Nachhilfe in Erster Liebe
Physik.«
Stimmt. Hab ich total vergessen.
»Ich geh kurz hoch und bring dir die Sachen. Hol dir doch solange was zu trinken aus der Küche«, sage ich und fühle mich ganz schlau dabei, als ich Patricia in die Küche bugsiere. Als ich hochrase, höre ich sie allerdings doch hinter mir herkommen.
»Ich bin gar nicht durstig. Dein Schlachtfeld interessiert mich viel mehr.«
Extra laut sage ich beim Treppensteigen, dass ich fürchte, die Physikaufgaben bei der Unordnung in meinem Zimmer gar nicht so schnell zu finden. Ich hoffe, Jan versteht die Warnung.
Als ich mit Patricia im Schlepptau vorsichtig mein Zimmer betrete, fällt mir ein Fels in der Größe des ganzen Himalaja vom Herzen: Jan ist nämlich nicht zu sehen.
Dass man sich so freuen kann, wenn man jemanden, den man mag, nicht sieht!
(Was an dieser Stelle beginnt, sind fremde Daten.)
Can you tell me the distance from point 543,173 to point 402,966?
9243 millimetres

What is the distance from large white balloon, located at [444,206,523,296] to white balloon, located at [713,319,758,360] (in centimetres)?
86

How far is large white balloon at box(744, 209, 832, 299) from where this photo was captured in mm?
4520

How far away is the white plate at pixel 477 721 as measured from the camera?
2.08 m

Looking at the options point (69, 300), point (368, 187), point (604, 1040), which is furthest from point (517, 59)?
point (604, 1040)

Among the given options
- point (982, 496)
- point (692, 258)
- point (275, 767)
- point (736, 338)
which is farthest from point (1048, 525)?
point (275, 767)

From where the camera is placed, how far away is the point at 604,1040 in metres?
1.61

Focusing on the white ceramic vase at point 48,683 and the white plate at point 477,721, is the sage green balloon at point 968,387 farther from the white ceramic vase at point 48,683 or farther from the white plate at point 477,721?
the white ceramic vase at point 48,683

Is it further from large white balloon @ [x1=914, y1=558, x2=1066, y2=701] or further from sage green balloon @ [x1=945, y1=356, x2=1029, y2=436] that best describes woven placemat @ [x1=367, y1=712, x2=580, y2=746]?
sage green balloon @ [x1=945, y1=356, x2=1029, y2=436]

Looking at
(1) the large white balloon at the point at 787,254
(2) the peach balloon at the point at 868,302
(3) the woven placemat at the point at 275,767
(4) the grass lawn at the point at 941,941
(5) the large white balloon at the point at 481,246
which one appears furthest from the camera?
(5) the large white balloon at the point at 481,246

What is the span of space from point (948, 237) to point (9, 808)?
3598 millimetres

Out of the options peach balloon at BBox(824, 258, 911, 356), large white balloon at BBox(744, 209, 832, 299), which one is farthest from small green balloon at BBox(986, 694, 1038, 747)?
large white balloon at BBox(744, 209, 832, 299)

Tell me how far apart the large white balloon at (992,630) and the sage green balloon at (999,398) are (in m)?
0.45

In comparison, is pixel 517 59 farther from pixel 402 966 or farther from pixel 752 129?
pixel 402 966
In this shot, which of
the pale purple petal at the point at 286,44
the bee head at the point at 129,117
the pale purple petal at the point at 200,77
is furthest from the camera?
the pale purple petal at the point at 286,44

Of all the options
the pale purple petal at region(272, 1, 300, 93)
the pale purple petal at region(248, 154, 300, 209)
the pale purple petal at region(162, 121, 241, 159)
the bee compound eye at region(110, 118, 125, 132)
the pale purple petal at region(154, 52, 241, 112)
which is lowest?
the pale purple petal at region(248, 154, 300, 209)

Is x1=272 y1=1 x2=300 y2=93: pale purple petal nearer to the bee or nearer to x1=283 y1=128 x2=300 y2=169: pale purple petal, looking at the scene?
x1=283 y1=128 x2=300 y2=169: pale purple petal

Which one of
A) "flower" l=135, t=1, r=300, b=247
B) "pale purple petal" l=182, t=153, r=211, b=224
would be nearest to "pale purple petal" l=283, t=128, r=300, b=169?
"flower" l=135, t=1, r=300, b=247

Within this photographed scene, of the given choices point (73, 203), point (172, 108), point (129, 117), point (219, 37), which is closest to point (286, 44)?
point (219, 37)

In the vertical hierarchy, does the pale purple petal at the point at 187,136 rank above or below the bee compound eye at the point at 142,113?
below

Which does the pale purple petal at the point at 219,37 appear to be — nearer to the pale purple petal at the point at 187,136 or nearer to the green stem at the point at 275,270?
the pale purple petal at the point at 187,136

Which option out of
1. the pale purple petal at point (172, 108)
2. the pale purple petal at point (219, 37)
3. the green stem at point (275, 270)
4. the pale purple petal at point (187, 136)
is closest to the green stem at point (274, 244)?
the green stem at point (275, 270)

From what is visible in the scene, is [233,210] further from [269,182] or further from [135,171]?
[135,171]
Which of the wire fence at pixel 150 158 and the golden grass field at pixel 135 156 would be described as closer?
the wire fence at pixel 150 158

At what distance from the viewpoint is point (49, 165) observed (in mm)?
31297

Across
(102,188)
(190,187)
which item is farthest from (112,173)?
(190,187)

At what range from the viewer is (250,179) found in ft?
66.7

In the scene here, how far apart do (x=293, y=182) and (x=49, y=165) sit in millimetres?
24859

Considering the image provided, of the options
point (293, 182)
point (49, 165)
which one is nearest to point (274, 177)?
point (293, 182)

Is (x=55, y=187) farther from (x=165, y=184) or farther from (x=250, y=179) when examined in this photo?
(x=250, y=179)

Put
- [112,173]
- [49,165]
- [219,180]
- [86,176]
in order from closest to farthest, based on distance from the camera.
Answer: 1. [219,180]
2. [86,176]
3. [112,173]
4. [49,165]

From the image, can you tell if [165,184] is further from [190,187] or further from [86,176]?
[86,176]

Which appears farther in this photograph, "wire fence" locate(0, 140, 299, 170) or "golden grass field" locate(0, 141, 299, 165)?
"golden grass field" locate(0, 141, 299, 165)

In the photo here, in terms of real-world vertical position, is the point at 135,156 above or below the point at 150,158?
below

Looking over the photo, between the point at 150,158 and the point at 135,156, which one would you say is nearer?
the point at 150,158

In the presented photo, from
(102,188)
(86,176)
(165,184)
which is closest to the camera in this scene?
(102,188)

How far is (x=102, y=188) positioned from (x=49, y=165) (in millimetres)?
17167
Patricia findet es gar nicht unordentlich und lässt sich sofort auf mein Bett fallen, während ich das Physikheft suche und gleichzeitig überlege, wohin sich Jan geflüchtet haben könnte. Im Geiste sehe ich ihn schon festgefroren an der Dachrinne hängen. Verstohlen schaue ich hinaus. Nichts zu sehen.
Das Wichtigste ist aber erst einmal, Patricia wieder loszuwerden. Denn die ist gerade dabei, es sich richtig gemütlich zu machen und ausgerechnet über Jungs sprechen zu wollen. Warum muss immer mir so was passieren?
»Die Jungs in unserer Klasse sind doch echt alle furchtbar fad«, meint sie, und ganz kurz glaube ich noch, es kann gutgehen.
»Stell dir vor, wir wären in der Parallelklasse, das wäre doch viel aufregender.«
Ich weiß leider, was jetzt kommt.
»Du, ich bring dir das Heft einfach daheim vorbei, wenn ich’s gefunden habe. Ich muss jetzt nämlich dringend zu meiner Oma«, sprudelt es hektisch aus mir heraus, und ich versuche vergeblich, Patricia vom Bett zu zerren. Die hört gar nicht auf mich, sondern schwelgt vor sich hin.
»Sechs Stunden jeden Tag neben Jan sitzen. Mit ihm zusammen in ein Buch gucken, mit ihm zusammen eine Aufgabe machen, das wäre so was von romantisch.«
Okay, das hat Patricia gesagt, aber rot werde trotzdem wieder mal ich. Und muss an den Satz denken, den mein Vater mal als DIN-A4-Kopie heimgebracht hat: »Lächle und sei froh, es könnte schlimmer kommen. Und ich lächelte und war froh, und es kam schlimmer.« Jetzt kapiere ich endlich, was damit gemeint war.
Ich bete insgeheim, dass sich Jan nebenan im Badezimmer versteckt und alles gar nicht gehört hat. Zum Glück habe ich das Physikheft jetzt gefunden, drücke es Patricia in die Hand und wiederhole gereizt, dass ich dringend zu meiner Oma muss.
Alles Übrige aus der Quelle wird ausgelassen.